Who: Kinomoto Touya
Status: Closed, solo
Style: Paragraph
Where: Mizusato ryokan site
When: Week 24, day 5
Rating: PG
Warnings: Overworked, ill, depressed teenage boy.
Summary: Touya does a little musing on the job.
The construction is almost finished.
Touya isn't honestly sure what he expected, when he thinks about it, because he's used to thinking of buildings as things that take a very long time, and he had expected primitive methods to cause it to take a lot longer. But he's also used to buildings being things that scrape the sky, at least when they're hotels or offices or other places of business.
The ryokan seems modest, by his own modern standards, and yet impressive in this world, especially since he's been there almost every day, seen every bit of work put into the thing. So much human sweat and exertion, without the use of machinery, and he feels as if he himself has becomes stronger in the process, somehow.
It's a silly thought, perhaps. Surely that kind of change doesn't happen that quickly, does it?
And yet what this world is teaching him, more than anything, is that everything can change in a single instant.
So many things, changing so fast. The ryokan project had come up so quickly, and yet saved him from the sort of boredom that ate away at him, that useless feeling that he wasn't doing anything to help anyone. Yuui's brother and boyfr- whatever Kurogane was - showing up had been good as well, and so many of the various connections he himself had made with people had been amazing.
Yet.
This world, and its fickle gods, could take away just as easily, Touya has learned.
He won't think about what has been taken away. Won't think about a little girl with silly pigtails and a habit of stomping around, with the brave heart and a strength he admires. Won't think about a young man with big glasses and the sweetest smile that ever existed and that way of being kind of everyone that simultaneously makes Touya want to share him with the world and keep him to himself forever.
He won't think about it, won't think about it, won't...

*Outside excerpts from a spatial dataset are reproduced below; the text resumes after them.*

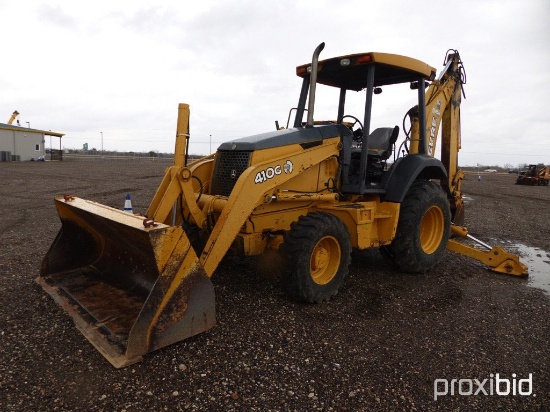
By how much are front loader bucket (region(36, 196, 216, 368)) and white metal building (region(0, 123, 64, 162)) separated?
32.7 meters

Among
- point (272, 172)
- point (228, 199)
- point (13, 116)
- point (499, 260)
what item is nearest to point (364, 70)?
point (272, 172)

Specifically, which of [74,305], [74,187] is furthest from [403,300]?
[74,187]

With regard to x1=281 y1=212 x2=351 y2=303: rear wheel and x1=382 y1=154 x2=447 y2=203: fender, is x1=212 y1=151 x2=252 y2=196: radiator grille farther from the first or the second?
x1=382 y1=154 x2=447 y2=203: fender

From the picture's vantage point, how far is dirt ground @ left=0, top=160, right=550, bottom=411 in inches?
104

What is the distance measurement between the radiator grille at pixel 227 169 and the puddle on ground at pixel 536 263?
4.01m

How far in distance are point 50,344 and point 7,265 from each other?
2453mm

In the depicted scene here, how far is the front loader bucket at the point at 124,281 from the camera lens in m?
2.93

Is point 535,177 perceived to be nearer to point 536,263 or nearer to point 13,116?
point 536,263

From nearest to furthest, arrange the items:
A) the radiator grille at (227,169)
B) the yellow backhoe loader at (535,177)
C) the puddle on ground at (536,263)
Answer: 1. the radiator grille at (227,169)
2. the puddle on ground at (536,263)
3. the yellow backhoe loader at (535,177)

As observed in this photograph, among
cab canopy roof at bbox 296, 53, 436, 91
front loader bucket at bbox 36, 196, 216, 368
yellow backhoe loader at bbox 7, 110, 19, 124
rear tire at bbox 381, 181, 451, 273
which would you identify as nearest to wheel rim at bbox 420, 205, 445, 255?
rear tire at bbox 381, 181, 451, 273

And that's why, despite having worked and worked and worked, he can't seem to find peace at all. Resting just gives him time to think, and he can't handle that. And while he's quite fond of his friends, their togetherness makes him feel more alone at times.

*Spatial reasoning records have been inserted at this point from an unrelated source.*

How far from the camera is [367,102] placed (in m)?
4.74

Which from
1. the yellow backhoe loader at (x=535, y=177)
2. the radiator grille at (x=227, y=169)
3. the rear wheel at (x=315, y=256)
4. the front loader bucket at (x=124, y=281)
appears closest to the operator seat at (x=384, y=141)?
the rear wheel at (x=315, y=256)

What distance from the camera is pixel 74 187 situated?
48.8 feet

He is not the Touya they knew.
To him, already, Fai and Yuui and Kurogane are precious friends, as much as he hates to admit it. But they are not his family, however much he has tried to make them be so, with pancakes or grudgingly offered kind words of presents of toys.
Magic lessons are a thing to be grateful for. Kindness is a thing to be grateful for. The fact that it's not enough? That's all Touya's fault, isn't it?
But he's not the type to sit still and think about these things. He's exhausted, physically and mentally, and he's heartbroken, and he's not really sure what his life is for, anymore. But the answer to that question, when it's not 'to take care of Sakura' or 'to be with Yukito' or 'to help Dad'... it's always been one thing.
Work.
Pure honest work.
So he shows up first thing in the morning, making his way over from Amesato, leaving the making of breakfast to others on this particular morning, despite it being one of his favorite chores. He grabs a muffin from the bakery, chews it on his way to the site, and then starts to work, greeting each worker as they arrive, giving orders as confidently as if he's been doing it his whole life.
No standing in the tent doing paperwork for him, though.
He carries the heaviest blocks and pieces of lumber that he can manage, runs back and forth across the camp for tools, wields the hammer with vigor.
He works, and he works, and when he realizes that he's a little too warm and he hasn't eaten since breakfast and he probably ought to be drinking more water?
Well, there's no one there to make sure that he does.
And when the workers who arrived after him, one by one, leave for the day?
Well, he promises to get moving very soon, says that he'll head home to Amesato, that he'll get some rest, that he'll take good care of himself.
And when he finally collapses, face down in the dirt, Hitomi streaming away, body feverish and mind finally, finally almost done spinning around and around his losses?
It's his mother's voice he hears saying 'my silly silly child.'
But in this world, there's no beautiful long-haired angel to smile upon him.